**Passage to read:**
◇ ◇ ◇ ◇ ◇
The code is simpler than the description, possibly:
function isLoggedIn() {
    global $User, $_COOKIE;

    if (isset($User)) return true;

    if (isset($_COOKIE['auth'])) {
        $r = redisLink();
        $authcookie = $_COOKIE['auth'];
        if ($userid = $r->get("auth:$authcookie")) {
            if ($r->get("uid:$userid:auth") != $authcookie) return false;
            loadUserInfo($userid);
            return true;
        }
    }
    return false;
}

function loadUserInfo($userid) {
    global $User;

    $r = redisLink();
    $User['id'] = $userid;
    $User['username'] = $r->get("uid:$userid:username");
    return true;
}
loadUserInfo as separated function is an overkill for our application, but it's a good template for a complex application. The only thing it's missing from all the authentication is the logout. What we do on logout? That's simple, we'll just change the random string in uid:1000:auth, remove the old auth:<oldauthstring> and add a new auth:<newauthstring>.
◇ ◇ ◇ ◇ ◇
**Instruction a:** Condense the paragraph of the Redis login excerpt that begins "loadUserInfo as separated function" into a short bulleted list that keeps its main facts.
◇ ◇ ◇ ◇ ◇
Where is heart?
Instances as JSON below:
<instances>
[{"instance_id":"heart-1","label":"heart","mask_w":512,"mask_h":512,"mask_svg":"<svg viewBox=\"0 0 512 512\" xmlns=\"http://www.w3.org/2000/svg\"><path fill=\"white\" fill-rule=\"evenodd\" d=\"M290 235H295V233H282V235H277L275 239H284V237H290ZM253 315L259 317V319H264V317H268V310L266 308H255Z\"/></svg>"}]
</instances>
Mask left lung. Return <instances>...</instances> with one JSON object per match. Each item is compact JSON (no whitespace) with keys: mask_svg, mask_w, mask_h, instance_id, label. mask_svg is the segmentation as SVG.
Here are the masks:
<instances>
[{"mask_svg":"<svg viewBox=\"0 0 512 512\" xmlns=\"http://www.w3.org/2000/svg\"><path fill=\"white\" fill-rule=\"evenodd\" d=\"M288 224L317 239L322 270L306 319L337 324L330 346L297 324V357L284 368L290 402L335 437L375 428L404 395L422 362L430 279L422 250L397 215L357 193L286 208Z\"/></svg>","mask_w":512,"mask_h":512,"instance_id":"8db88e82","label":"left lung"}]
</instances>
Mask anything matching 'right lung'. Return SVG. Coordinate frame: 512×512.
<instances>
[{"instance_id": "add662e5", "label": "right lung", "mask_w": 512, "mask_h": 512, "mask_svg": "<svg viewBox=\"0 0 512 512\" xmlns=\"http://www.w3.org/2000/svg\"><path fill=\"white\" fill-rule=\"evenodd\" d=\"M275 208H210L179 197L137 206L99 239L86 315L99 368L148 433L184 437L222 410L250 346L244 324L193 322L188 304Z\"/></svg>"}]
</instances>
◇ ◇ ◇ ◇ ◇
**Instruction b:** Please recast all of the rows above as a numbered list, omitting any blank lines.

**Reply a:**
- A separate loadUserInfo function is overkill for this application but serves as a good template for a complex one.
- Logout is the only part of the authentication still missing.
- On logout, the random string in uid:1000:auth is changed, the old auth:<oldauthstring> is removed, and a new auth:<newauthstring> is added.

**Reply b:**
1. Where is heart?
2. Instances as JSON below:
3. <instances>
4. [{"instance_id":"heart-1","label":"heart","mask_w":512,"mask_h":512,"mask_svg":"<svg viewBox=\"0 0 512 512\" xmlns=\"http://www.w3.org/2000/svg\"><path fill=\"white\" fill-rule=\"evenodd\" d=\"M290 235H295V233H282V235H277L275 239H284V237H290ZM253 315L259 317V319H264V317H268V310L266 308H255Z\"/></svg>"}]
5. </instances>
6. Mask left lung. Return <instances>...</instances> with one JSON object per match. Each item is compact JSON (no whitespace) with keys: mask_svg, mask_w, mask_h, instance_id, label. mask_svg is the segmentation as SVG.
7. Here are the masks:
8. <instances>
9. [{"mask_svg":"<svg viewBox=\"0 0 512 512\" xmlns=\"http://www.w3.org/2000/svg\"><path fill=\"white\" fill-rule=\"evenodd\" d=\"M288 224L317 239L322 270L306 319L337 324L330 346L297 324V357L284 368L290 402L335 437L375 428L404 395L422 362L430 279L422 250L397 215L357 193L286 208Z\"/></svg>","mask_w":512,"mask_h":512,"instance_id":"8db88e82","label":"left lung"}]
10. </instances>
11. Mask anything matching 'right lung'. Return SVG. Coordinate frame: 512×512.
12. <instances>
13. [{"instance_id": "add662e5", "label": "right lung", "mask_w": 512, "mask_h": 512, "mask_svg": "<svg viewBox=\"0 0 512 512\" xmlns=\"http://www.w3.org/2000/svg\"><path fill=\"white\" fill-rule=\"evenodd\" d=\"M275 208H210L179 197L137 206L99 239L86 315L99 368L148 433L184 437L222 410L250 346L244 324L193 322L188 304Z\"/></svg>"}]
14. </instances>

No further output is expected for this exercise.